STATED TASK A
Return every line of the records that contains the string "left".

SOURCE

....

The material may be one which can be rendered porous by curing and which is rendered porous by the subsequent cure.
The material may comprise a SiCo:H-type material, which may be applied using a CVD technique. Examples of such materials are ORION® or low-k FLOWFILL®, as referred to below. These materials are relatively easy to deposit and can usually be cured by the appropriate application of plasma in the CVD tool, as indicated below. The applied CVD-technique may be chosen from P-CVD, LT-CVD, AP-CVD and RT-CVD.
The step of partially curing the material may be performed in a CVD tool and the following process conditions may be used:
H2-FIoW = 10 to 10,000sccm, process chamber pressure = 1 to lOTorr, RF power = 1OW to 1OkW, RF frequency = 100KHz to 100MHz, platen temperature = 300 to 600°C, electrode spacing is 5 to 500mm and plasma time = 1 second to 3 minutes. In a particularly preferred embodiment the process conditions may be: - H2-FlOW = 1600sccm, process chamber pressure = 4 Torr, RF power = 2kW,
RF frequency = 13.56MHz, platen temperature = 400°C, electrode spacing is 20mm and plasma time = 15 seconds.

....

STATED TASK B
According to the text on curing porous material, which CVD techniques may be chosen for applying the material?

....

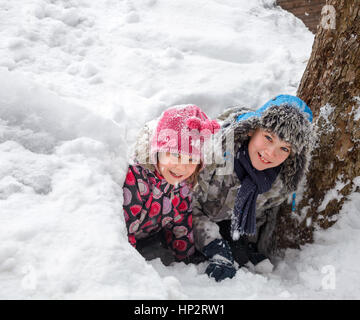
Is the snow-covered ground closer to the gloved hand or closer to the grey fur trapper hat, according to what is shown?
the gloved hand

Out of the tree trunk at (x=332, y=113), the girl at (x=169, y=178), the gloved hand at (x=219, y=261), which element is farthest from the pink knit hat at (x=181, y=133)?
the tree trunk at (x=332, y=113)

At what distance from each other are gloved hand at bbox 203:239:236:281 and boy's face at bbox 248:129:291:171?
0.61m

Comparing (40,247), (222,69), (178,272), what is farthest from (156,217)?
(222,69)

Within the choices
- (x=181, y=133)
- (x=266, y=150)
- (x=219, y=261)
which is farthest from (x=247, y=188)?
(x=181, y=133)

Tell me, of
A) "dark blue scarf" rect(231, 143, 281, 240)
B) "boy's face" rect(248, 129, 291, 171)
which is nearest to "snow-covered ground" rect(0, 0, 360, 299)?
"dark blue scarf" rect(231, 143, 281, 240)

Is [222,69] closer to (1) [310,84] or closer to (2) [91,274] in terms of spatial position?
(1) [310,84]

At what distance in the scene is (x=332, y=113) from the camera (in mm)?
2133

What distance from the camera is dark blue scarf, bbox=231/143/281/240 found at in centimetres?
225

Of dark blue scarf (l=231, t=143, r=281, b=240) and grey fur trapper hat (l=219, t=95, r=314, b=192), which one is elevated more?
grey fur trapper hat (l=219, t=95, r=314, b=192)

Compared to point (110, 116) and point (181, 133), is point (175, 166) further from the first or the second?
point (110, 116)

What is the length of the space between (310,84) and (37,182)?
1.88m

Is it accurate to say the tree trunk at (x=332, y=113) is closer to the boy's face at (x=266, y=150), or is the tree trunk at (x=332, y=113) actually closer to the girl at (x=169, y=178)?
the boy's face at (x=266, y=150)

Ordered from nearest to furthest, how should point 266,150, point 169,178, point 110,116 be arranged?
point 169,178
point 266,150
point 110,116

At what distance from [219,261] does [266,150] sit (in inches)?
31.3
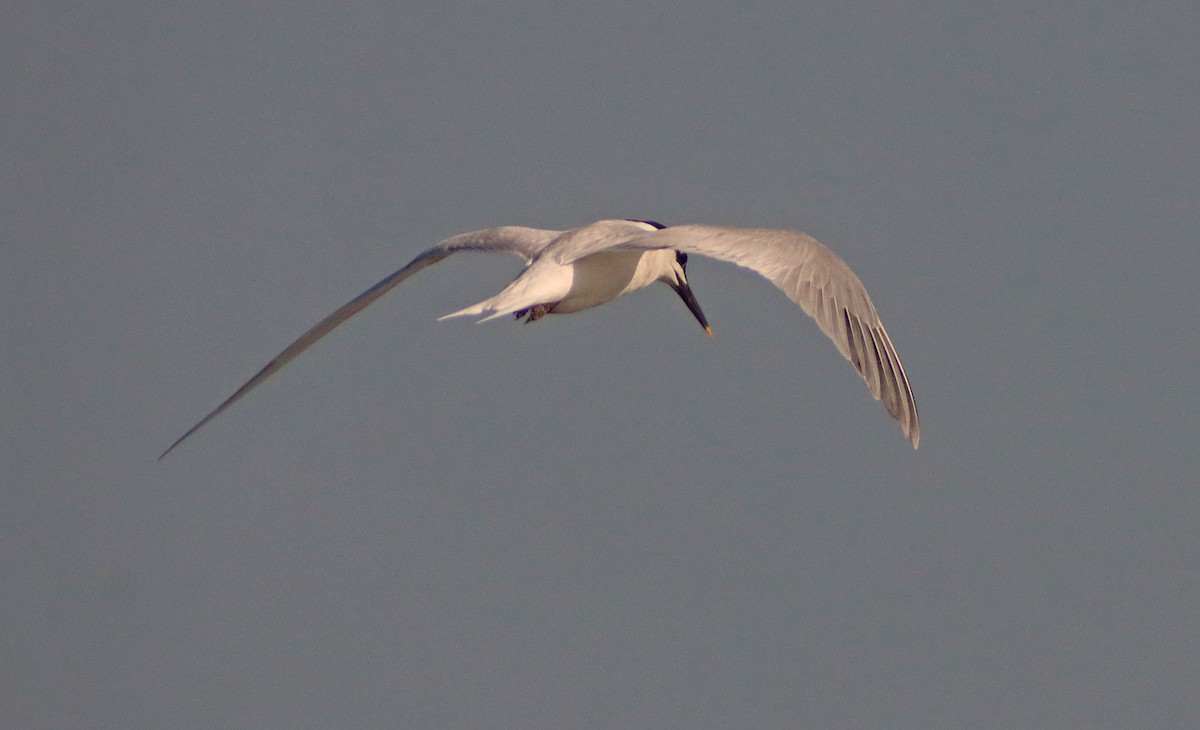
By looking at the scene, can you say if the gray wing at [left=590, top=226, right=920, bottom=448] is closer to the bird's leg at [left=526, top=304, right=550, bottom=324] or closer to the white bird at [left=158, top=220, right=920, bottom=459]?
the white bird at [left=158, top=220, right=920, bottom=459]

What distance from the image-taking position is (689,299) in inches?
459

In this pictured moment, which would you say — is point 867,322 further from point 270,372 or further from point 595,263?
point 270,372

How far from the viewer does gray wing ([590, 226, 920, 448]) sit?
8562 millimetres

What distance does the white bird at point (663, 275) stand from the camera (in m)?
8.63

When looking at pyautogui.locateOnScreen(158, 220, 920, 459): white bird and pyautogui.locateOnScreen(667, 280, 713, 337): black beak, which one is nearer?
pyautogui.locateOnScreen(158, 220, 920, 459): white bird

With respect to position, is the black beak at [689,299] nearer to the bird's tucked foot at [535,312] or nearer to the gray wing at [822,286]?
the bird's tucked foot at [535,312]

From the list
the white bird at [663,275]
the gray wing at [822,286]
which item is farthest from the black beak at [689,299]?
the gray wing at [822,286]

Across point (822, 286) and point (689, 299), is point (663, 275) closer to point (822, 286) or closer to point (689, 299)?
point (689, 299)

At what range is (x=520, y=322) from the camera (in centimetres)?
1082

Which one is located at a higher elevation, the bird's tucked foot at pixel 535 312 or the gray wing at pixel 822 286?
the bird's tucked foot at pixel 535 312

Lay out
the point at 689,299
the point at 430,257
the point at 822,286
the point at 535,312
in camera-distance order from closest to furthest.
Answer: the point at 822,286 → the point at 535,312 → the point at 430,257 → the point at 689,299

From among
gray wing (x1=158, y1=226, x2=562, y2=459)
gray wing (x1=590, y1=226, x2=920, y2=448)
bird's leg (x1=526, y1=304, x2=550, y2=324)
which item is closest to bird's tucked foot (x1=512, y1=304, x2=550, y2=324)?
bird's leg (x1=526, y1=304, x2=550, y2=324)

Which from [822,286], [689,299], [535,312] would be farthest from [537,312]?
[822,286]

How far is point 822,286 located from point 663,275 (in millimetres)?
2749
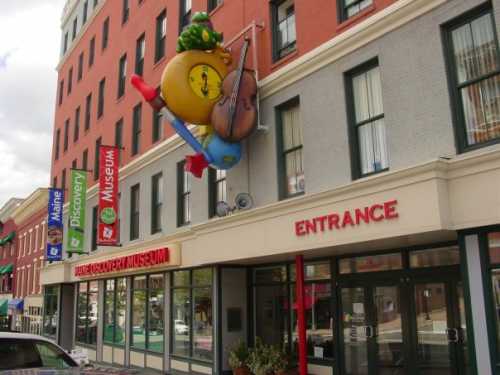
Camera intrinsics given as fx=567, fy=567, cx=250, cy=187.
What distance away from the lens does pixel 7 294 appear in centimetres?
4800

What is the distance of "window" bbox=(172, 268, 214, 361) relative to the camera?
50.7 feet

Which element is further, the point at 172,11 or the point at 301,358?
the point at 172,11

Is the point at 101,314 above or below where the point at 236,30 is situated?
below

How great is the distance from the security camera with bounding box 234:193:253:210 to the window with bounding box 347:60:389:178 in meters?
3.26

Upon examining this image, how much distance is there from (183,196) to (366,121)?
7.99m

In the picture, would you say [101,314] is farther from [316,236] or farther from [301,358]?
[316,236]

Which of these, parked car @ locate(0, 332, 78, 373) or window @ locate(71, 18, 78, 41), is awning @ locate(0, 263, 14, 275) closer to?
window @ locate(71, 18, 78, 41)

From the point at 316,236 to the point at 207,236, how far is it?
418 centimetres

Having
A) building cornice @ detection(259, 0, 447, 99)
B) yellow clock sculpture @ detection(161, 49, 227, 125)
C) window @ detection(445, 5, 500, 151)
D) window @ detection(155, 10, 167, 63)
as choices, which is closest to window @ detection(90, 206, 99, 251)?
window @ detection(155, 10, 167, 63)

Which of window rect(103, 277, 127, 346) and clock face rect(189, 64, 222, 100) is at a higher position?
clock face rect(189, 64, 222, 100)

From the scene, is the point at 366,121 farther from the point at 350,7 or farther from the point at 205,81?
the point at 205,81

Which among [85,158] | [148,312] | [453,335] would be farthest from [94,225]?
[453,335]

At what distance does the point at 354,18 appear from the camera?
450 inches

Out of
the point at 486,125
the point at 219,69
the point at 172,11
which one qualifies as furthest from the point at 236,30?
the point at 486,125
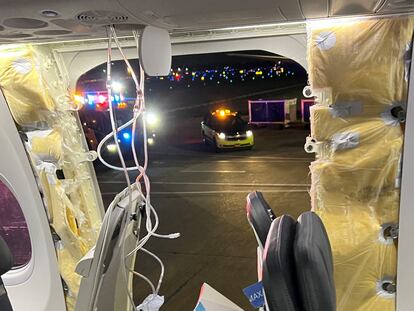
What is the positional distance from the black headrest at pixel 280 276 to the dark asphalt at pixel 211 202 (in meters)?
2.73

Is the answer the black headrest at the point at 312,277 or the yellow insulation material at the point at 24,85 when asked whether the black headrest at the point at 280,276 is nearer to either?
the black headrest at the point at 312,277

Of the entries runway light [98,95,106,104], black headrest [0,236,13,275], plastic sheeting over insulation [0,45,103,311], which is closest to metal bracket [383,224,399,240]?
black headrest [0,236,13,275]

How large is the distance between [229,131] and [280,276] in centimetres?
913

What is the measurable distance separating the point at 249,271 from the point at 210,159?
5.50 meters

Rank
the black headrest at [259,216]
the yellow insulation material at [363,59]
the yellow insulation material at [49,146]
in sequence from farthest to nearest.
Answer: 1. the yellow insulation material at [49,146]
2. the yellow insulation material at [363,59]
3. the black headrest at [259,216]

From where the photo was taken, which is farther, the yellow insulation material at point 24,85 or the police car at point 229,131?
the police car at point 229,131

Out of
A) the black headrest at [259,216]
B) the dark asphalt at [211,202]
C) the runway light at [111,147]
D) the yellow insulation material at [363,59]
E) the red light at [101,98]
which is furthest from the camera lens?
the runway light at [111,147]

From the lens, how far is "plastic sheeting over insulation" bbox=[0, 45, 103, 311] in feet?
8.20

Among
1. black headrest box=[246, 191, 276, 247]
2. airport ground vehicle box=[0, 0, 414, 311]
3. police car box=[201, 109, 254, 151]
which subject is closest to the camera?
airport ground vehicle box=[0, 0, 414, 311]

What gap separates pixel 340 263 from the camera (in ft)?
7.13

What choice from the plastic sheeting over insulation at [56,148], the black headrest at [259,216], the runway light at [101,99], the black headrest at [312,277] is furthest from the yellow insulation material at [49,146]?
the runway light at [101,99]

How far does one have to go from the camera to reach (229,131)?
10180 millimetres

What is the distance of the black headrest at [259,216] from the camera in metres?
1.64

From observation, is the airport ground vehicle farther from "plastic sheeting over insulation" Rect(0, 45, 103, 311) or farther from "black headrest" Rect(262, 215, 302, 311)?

....

CORRECT RESULT A
By looking at the scene, can you say if the gray wing at [left=590, top=226, right=920, bottom=448] is closer to the bird's leg at [left=526, top=304, right=550, bottom=324] or closer to the white bird at [left=158, top=220, right=920, bottom=459]?
the white bird at [left=158, top=220, right=920, bottom=459]

CORRECT RESULT B
P-CVD, LT-CVD, AP-CVD and RT-CVD.